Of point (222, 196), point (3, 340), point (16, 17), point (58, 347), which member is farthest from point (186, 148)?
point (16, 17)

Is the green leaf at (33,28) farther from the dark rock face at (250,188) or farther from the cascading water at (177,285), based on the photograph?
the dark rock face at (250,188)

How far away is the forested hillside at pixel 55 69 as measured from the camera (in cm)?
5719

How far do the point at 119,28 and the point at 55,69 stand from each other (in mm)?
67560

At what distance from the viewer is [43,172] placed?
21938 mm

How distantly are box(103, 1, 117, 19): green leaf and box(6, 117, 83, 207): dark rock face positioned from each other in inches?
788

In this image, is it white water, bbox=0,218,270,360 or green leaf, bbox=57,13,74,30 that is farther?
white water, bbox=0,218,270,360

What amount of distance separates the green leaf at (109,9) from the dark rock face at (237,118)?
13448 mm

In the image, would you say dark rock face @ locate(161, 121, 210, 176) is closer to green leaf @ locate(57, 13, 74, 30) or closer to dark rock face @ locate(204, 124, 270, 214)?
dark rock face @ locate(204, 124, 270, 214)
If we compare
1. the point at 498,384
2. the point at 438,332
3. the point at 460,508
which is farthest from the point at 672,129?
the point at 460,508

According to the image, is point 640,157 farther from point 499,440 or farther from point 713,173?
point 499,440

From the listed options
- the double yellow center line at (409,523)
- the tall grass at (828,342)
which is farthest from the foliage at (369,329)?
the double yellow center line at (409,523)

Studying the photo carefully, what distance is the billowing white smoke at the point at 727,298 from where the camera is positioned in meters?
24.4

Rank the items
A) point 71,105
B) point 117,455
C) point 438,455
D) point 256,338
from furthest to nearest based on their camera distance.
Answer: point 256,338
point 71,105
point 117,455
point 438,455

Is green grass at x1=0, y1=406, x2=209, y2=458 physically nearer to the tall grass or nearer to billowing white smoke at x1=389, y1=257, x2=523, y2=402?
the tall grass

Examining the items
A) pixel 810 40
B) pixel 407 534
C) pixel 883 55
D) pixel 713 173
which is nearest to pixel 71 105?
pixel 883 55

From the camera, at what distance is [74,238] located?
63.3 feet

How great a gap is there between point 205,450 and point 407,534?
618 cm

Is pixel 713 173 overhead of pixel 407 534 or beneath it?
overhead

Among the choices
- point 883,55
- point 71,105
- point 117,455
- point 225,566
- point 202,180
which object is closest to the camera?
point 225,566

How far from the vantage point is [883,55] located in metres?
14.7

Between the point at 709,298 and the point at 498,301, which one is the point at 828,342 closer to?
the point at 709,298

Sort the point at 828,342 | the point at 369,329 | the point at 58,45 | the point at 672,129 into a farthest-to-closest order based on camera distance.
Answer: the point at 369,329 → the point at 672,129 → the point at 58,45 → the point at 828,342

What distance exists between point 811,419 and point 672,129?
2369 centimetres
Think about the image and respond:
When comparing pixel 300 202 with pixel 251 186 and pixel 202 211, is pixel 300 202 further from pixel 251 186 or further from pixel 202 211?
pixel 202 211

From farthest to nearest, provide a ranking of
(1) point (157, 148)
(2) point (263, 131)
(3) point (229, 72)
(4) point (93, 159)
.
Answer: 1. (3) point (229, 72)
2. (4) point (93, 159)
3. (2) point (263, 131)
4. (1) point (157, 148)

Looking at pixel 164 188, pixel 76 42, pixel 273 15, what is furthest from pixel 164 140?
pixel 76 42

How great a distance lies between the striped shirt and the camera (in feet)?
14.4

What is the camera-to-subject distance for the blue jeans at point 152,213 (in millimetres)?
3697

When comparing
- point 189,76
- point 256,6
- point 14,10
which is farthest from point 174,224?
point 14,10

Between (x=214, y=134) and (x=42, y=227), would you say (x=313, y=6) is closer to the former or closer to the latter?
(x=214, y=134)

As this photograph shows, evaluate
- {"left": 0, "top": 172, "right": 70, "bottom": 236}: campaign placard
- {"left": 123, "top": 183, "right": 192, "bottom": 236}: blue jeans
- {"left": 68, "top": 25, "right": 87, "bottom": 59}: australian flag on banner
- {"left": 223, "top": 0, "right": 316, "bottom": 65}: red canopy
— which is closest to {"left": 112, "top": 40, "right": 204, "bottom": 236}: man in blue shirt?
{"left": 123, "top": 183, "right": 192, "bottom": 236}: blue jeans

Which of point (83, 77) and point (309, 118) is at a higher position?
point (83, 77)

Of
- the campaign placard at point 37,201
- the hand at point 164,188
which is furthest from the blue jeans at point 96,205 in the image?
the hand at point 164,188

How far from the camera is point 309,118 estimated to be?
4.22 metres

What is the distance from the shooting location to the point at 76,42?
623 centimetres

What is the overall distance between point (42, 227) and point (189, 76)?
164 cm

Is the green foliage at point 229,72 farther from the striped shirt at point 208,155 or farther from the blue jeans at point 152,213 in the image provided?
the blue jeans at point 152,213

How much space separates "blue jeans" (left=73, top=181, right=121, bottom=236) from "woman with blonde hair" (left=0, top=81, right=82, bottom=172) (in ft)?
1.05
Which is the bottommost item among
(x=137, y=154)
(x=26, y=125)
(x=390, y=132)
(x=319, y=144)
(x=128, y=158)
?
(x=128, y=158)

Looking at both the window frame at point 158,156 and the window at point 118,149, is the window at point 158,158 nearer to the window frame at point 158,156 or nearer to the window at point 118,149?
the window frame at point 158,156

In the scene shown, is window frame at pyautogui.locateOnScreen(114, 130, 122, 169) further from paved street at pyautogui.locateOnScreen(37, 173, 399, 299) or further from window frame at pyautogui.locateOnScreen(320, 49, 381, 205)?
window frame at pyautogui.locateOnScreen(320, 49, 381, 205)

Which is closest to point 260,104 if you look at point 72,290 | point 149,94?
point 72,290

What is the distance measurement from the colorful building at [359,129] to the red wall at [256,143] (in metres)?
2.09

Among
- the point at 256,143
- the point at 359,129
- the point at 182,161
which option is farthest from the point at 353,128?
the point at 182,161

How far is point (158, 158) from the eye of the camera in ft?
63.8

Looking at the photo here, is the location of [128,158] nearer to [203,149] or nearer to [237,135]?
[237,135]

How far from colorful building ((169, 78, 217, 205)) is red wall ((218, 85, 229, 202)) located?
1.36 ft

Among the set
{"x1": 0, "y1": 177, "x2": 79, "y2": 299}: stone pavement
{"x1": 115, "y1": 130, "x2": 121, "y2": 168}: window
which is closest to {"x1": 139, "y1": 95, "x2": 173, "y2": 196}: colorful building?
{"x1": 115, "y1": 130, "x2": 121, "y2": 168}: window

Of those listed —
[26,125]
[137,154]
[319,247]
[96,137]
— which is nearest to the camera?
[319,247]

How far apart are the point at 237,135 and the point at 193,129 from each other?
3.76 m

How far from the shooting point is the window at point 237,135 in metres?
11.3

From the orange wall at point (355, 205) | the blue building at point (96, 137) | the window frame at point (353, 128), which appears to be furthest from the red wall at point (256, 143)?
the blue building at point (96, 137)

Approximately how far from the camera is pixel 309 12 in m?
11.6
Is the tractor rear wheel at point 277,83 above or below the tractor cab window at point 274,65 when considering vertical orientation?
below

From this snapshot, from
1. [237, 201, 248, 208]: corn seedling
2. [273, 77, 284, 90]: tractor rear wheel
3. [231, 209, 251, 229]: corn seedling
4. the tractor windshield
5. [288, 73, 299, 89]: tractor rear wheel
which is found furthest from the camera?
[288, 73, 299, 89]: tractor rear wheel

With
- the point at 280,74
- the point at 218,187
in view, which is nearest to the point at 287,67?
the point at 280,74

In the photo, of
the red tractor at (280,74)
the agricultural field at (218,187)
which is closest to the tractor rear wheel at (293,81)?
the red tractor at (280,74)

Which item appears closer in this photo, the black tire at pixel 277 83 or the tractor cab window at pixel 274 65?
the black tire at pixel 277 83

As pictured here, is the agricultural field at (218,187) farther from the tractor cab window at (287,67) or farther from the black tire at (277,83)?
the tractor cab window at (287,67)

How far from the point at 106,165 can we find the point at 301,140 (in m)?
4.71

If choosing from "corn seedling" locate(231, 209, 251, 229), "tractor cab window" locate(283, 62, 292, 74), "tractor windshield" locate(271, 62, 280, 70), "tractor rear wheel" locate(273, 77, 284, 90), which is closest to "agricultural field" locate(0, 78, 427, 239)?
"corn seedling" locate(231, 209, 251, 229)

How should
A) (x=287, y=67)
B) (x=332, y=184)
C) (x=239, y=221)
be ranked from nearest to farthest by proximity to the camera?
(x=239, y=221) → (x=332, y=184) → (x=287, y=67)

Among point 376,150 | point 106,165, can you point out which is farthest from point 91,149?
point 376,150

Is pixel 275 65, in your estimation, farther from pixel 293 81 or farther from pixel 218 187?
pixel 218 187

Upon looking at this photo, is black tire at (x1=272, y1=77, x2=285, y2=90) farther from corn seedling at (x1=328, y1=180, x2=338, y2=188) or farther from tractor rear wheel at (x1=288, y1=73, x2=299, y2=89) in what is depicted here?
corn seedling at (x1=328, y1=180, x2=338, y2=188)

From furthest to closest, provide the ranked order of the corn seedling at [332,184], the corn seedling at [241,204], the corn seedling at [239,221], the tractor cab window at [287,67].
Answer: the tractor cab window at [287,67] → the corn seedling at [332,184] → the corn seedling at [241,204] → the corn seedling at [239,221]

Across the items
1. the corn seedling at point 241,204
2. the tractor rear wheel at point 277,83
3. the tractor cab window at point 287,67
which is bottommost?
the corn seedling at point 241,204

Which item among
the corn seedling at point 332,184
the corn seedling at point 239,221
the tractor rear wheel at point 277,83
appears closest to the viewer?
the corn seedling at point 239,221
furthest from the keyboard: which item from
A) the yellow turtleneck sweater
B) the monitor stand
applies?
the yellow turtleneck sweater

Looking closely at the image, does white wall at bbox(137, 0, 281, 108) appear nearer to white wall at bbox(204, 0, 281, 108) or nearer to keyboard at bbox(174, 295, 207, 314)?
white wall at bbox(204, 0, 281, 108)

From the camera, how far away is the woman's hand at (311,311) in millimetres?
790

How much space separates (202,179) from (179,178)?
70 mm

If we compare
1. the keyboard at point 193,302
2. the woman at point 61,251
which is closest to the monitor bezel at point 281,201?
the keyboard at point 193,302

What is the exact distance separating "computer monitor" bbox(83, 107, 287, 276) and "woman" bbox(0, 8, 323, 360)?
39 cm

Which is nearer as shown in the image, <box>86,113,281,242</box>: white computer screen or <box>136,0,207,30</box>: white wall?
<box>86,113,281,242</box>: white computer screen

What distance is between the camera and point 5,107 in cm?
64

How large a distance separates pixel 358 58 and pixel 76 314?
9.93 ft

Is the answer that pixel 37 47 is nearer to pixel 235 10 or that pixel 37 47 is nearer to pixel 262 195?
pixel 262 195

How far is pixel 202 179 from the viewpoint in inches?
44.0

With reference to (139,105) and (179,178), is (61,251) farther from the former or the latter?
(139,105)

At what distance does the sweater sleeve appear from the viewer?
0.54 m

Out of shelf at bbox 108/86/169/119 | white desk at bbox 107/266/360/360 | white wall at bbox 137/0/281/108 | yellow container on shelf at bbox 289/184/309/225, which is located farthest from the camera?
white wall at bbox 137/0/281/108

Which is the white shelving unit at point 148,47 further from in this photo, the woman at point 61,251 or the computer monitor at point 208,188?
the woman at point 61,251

**********

_WORK TO COMPLETE_: Only the lines from the one that contains "furthest from the keyboard: which item from" to the end of the entries above should be given again, exactly and in full.

_SOLUTION TO THE EXERCISE_:
furthest from the keyboard: which item from
A) the yellow turtleneck sweater
B) the monitor stand
applies?
the yellow turtleneck sweater

Looking closely at the image, does white wall at bbox(137, 0, 281, 108) appear nearer to white wall at bbox(204, 0, 281, 108) or nearer to keyboard at bbox(174, 295, 207, 314)?
white wall at bbox(204, 0, 281, 108)

From the camera, how far away is the woman's hand at (311,311) in millimetres?
790

How much space separates (202,179) from (179,178)?
70 mm

If we compare
1. the keyboard at point 193,302
2. the woman at point 61,251
which is closest to the monitor bezel at point 281,201?
the keyboard at point 193,302

What is the exact distance separating "computer monitor" bbox(83, 107, 287, 276) and "woman" bbox(0, 8, 323, 360)?
39 cm

Which is nearer as shown in the image, <box>86,113,281,242</box>: white computer screen or <box>136,0,207,30</box>: white wall?
<box>86,113,281,242</box>: white computer screen

What distance is between the camera and point 5,107 in cm?
64

How large a distance separates pixel 358 58 and pixel 76 314?
9.93 ft

Is the answer that pixel 37 47 is nearer to pixel 235 10 or that pixel 37 47 is nearer to pixel 262 195?
pixel 262 195

How far is pixel 202 179 from the viewpoint in inches?
44.0

With reference to (139,105) and (179,178), is (61,251) farther from the former or the latter?
(139,105)

At what distance does the sweater sleeve appear from the viewer?
0.54 m

Out of shelf at bbox 108/86/169/119 | white desk at bbox 107/266/360/360 | white wall at bbox 137/0/281/108 | yellow container on shelf at bbox 289/184/309/225, which is located farthest from the camera?
white wall at bbox 137/0/281/108

Which is the white shelving unit at point 148,47 further from in this photo, the woman at point 61,251 or the computer monitor at point 208,188?
the woman at point 61,251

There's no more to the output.